SB 1027, Hill. Booking photographs: commercial use.
The California Public Records Act requires public records to be open to inspection at all times during the office hours of the state or local agency that retains those records, and provides that every person has a right to inspect any public record, except as provided.
Existing law requires a business to take reasonable steps to protect unintended disclosure of customer information and limits the way personal information on customers can be used and disseminated.
This bill would prohibit a person, as defined, who publishes a booking photograph, as defined, via print or electronic means from soliciting, requiring, or accepting a fee or other consideration from a subject individual, as defined, to remove, correct, modify, or to refrain from publishing or otherwise disseminating that photograph, as specified. The bill would authorize a subject individual who is aggrieved by a violation of these provisions to bring a civil suit to recover the greater of actual damages or a $1,000 penalty for each violation, as specified.
The people of the State of California do enact as follows:
Title 1.81.27 (commencing with Section 1798.91.1) is added to Part 4 of Division 3 of the Civil Code, to read:
(a) For the purposes of this section, the following definitions shall apply:
(1) “Booking photograph” means a photograph of a subject individual taken pursuant to an arrest or other involvement in the criminal justice system.
(2) “Subject individual” means an individual who was arrested.
(3) “Person” means a natural person, partnership, joint venture, corporation, limited liability company, or other entity.
(4) “Public entity” means the state, county, city, special district, or other political subdivision therein.
(b) It shall be unlawful practice for any person engaged in publishing or otherwise disseminating a booking photograph through a print or electronic medium to solicit, require, or accept the payment of a fee or other consideration from a subject individual to remove, correct, modify, or to refrain from publishing or otherwise disseminating that booking photograph.

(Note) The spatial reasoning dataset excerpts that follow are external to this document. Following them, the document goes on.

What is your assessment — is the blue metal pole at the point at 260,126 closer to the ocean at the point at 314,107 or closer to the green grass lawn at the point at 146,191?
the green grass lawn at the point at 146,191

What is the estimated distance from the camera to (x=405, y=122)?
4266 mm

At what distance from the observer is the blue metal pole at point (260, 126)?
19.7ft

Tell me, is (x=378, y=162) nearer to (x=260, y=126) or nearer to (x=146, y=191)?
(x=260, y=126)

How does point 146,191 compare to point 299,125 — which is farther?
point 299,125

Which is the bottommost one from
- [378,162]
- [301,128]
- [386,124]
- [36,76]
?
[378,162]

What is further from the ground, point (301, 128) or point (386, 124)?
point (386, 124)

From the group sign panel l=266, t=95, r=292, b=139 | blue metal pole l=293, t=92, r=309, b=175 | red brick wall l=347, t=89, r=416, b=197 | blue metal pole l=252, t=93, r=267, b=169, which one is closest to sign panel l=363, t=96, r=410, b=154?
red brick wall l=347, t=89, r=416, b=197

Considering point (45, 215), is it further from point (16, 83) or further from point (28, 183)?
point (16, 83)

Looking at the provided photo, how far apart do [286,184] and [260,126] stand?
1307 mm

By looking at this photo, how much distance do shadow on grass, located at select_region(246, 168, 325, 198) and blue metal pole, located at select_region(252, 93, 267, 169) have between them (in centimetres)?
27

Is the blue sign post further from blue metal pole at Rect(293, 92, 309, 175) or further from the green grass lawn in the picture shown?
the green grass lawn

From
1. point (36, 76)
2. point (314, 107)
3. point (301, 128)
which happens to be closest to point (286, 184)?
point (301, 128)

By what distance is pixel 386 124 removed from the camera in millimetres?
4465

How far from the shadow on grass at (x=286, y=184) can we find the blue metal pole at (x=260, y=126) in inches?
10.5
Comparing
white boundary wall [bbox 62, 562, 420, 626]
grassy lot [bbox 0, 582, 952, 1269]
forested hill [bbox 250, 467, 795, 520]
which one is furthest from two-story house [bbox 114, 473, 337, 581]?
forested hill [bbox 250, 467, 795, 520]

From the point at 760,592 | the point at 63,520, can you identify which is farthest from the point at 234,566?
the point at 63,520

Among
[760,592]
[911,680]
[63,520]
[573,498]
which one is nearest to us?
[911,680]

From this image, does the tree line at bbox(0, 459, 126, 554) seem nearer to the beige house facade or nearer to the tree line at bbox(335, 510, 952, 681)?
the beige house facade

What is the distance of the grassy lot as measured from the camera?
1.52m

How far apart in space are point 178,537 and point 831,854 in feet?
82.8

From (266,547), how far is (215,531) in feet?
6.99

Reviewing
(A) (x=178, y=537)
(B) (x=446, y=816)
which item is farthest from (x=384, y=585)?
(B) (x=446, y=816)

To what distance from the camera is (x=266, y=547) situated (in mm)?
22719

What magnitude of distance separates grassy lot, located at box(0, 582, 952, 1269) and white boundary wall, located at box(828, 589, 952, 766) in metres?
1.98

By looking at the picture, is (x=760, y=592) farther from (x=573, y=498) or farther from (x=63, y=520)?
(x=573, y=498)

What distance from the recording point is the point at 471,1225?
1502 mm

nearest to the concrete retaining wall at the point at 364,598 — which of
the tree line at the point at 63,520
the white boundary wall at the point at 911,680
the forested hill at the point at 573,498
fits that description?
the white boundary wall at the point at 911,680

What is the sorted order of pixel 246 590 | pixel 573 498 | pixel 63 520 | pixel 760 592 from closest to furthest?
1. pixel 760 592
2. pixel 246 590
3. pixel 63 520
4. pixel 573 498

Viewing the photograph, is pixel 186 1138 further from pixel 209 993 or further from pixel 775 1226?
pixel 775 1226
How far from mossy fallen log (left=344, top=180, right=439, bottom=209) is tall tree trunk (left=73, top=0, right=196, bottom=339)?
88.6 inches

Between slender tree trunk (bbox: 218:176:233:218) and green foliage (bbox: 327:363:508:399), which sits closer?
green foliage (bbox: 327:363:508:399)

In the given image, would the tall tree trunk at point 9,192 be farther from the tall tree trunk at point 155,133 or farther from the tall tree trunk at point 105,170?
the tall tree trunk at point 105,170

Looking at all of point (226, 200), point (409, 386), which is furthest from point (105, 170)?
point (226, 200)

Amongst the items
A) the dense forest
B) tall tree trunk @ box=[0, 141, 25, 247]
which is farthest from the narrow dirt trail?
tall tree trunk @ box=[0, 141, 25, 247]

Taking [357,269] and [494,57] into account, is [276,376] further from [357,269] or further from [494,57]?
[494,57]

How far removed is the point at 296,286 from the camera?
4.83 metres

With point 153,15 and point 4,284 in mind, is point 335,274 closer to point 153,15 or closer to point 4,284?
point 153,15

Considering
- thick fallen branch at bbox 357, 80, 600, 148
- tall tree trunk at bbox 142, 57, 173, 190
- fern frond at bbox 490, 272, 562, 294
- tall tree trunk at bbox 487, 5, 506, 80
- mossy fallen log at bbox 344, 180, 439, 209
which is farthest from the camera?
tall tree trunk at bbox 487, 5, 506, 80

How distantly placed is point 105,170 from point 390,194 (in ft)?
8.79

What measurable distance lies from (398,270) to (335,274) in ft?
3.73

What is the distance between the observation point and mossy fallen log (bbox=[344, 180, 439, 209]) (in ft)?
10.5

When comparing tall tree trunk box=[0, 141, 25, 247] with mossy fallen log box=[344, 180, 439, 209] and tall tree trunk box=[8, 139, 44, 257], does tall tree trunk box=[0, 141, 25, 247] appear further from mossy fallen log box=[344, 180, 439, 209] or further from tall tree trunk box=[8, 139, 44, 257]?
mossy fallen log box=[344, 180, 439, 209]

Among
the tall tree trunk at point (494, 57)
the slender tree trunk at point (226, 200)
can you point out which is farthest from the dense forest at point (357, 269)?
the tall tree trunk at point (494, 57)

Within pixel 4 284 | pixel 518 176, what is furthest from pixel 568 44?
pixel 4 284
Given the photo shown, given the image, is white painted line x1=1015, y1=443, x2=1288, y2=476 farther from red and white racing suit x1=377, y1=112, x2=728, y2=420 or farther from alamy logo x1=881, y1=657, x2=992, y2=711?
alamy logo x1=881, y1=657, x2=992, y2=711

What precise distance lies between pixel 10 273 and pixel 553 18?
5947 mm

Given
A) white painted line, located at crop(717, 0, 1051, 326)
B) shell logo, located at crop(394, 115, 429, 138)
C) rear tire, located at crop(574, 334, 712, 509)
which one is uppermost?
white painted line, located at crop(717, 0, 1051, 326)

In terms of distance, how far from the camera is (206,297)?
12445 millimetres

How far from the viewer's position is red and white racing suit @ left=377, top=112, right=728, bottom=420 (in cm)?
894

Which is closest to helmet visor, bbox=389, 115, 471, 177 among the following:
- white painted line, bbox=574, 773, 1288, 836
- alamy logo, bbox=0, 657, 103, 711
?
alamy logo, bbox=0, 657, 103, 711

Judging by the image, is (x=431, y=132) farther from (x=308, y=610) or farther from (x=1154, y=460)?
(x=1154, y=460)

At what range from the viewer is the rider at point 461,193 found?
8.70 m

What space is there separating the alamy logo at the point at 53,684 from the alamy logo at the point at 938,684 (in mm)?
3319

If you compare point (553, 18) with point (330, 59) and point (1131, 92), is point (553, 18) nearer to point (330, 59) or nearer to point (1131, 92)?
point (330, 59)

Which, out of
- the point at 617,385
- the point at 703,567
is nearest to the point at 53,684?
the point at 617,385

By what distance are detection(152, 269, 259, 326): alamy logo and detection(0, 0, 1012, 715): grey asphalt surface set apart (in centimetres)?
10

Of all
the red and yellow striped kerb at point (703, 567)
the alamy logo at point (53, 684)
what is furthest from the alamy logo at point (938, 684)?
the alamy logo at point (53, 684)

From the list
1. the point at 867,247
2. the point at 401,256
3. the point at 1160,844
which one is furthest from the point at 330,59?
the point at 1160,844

(c) Notwithstanding subdivision (b), a public entity may require and accept a reasonable administrative fee to correct a booking photograph.
(d) Each payment solicited or accepted in violation of these provisions constitutes a separate violation.
(e) In addition to any other sanctions, penalties, or remedies provided by law, a subject individual may bring a civil action in any court of competent jurisdiction against any person in violation of this section for damages in an amount equal to the greater of one thousand dollars ($1,000) per violation or the actual damages suffered by him or her as a result, along with costs, reasonable attorney’s fees, and any other legal or equitable relief.
(f) The jurisdiction of a civil action brought pursuant to subdivision (e) shall also include the county in which the subject individual resides at the time of the violation of this section.